Your objective
Copy out the entries below, starting with the line with "What space is" and going on through the line with "2.97 metres", with "concrete column" changed to "stone pillar" and everything else left unchanged. Give only those lines.
## START Input
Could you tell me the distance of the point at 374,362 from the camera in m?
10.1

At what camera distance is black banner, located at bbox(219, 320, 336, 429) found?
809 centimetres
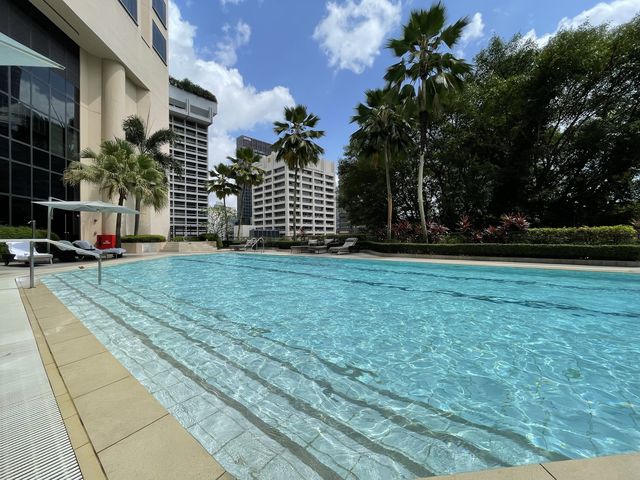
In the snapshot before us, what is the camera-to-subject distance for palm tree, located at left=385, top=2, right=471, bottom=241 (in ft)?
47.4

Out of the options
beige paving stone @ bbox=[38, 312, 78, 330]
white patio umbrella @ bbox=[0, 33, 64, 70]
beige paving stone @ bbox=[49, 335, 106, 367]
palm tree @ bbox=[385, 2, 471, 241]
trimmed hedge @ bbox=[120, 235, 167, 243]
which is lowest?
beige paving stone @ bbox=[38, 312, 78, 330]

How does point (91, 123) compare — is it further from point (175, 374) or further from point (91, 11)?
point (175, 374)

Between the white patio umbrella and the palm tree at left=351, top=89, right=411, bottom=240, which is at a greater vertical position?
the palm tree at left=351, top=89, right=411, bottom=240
## END Input
## START Input
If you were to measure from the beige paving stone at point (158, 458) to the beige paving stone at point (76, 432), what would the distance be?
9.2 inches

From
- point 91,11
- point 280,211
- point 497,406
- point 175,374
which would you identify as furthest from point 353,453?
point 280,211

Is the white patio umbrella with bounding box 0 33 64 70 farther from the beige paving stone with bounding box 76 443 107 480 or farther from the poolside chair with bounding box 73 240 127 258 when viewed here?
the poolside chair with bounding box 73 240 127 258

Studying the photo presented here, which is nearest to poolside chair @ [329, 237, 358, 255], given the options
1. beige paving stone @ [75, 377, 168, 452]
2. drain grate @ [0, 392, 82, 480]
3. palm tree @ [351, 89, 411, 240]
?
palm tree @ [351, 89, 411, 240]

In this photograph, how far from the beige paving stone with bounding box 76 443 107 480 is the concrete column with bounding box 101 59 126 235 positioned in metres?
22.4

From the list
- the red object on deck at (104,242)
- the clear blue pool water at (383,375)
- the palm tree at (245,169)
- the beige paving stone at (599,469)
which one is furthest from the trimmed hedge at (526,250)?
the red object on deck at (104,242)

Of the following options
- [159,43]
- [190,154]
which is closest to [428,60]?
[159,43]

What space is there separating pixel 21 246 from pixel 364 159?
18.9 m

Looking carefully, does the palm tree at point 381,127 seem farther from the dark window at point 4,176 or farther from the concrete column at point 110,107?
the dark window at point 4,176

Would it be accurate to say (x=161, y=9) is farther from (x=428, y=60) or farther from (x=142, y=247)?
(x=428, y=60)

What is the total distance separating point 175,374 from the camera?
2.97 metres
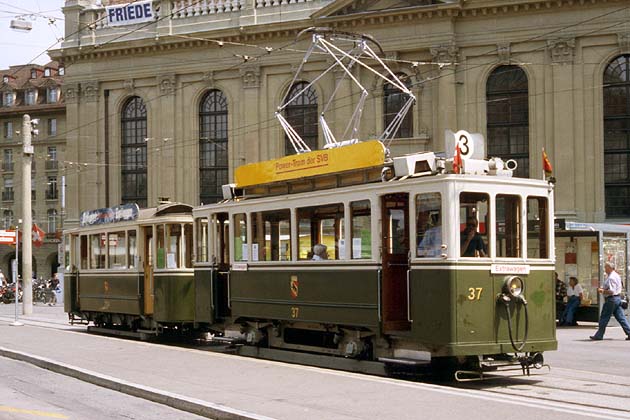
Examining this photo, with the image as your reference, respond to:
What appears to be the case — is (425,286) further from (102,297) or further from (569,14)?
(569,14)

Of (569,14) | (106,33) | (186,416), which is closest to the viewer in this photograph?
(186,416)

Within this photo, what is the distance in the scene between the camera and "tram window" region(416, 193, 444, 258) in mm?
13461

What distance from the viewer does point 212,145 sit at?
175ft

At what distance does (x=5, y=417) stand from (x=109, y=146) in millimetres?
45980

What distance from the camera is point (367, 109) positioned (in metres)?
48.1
## END Input
Written solution
What space is there separating pixel 21 246 from pixel 364 159?
18.9 m

Looking carefully, does the palm tree at point 381,127 seem farther from the dark window at point 4,176 or farther from the stone pillar at point 110,107?
the dark window at point 4,176

Would it be accurate to say (x=161, y=9) is farther from (x=428, y=60) or farther from (x=142, y=247)?
(x=428, y=60)

What is the total distance separating point 175,374 from the camera?
2.97 metres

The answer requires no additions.